Ya aku terlalu takut dengan apa yang akan terjadi
kedepannya.
Sesungguhnya akhir-akhir ini memang ada yang
mengganggu pikiranku berkaitan dengan kelanjutan hubunganku dengan Valdo. Di
satu sisi aku bahagia tak terkira karena pertemuan kami (kembali) yang sangat
tak disangka-sangka. Namun di sisi lain aku sedih. Dia memang pernah dan
sekarangpun menjadi sumber kebahagiaanku, tapi di sisi lain ia pula yang
menjadi sumber dari kesedihanku.
Di-le-ma.
Aku menyebutnya First
Love dilema. Ketika cinta pertamamu datang dan harapan semakin dekat untuk
menjadi kenyataan, tapi bayangan masa lalu yang memilukan pelan-pelan menjadi
halangan.
Ya mungkin terkesan berlebihan, tapi ya memang itulah
yang terjadi. Complicated.
Dengan seenaknya ia pergi tanpa pamit dan kini ia
kembali tanpa penjelasan yang setimpal. Hate
but love, love but hate. ARRRRRRGGGHHHH!!!
***
Valdo’s POV
Udah berulang kali gue coba menghubungi ponselnya Vani
tapi selalu aja yang nanggepin adalah mbak-mbak operator.
Nomer yang anda tuju sedang di luar jangkauan.
Silahkan hubungi beberapa saat lagi. Terima kasih.
Kenapa sih Van????
Gue tau gue salah, dari FTV yang gue tonton dan
novel-novel roman picisan yang sering dibaca Sisi, adek gue, cewek itu nggak
suka yang namanya digantungin tanpa kejelasan.

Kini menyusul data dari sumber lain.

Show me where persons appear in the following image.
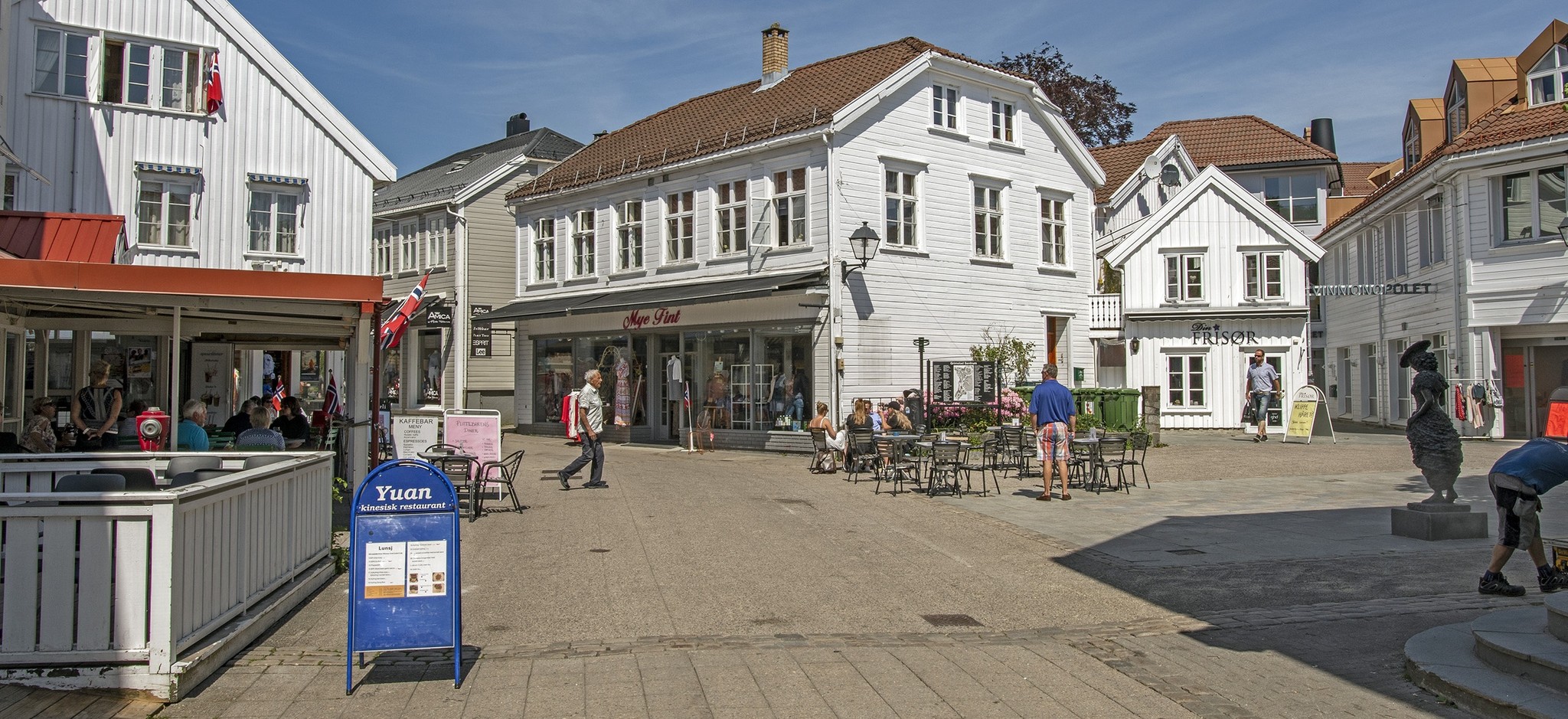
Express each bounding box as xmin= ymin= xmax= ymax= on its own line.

Tapi suer deh, emang timingnya belum pas kalau gue
mengungkapkan semuanya sejujur-jujurnya ke Vanilla.
I mean isi hati gue.
Gue ngerti dan sangat paham kalo Vanilla masih kecewa
sama sikap gue waktu dulu. Tapi hey, waktu itu gue masih SD men. Yang gue tahu
gue harus ikut kemana ortu gue pergi karena itulah cap anak baik yang ada di
pikiran gue.
Polos, lugu, dan sekarang menjadi sebuah belenggu.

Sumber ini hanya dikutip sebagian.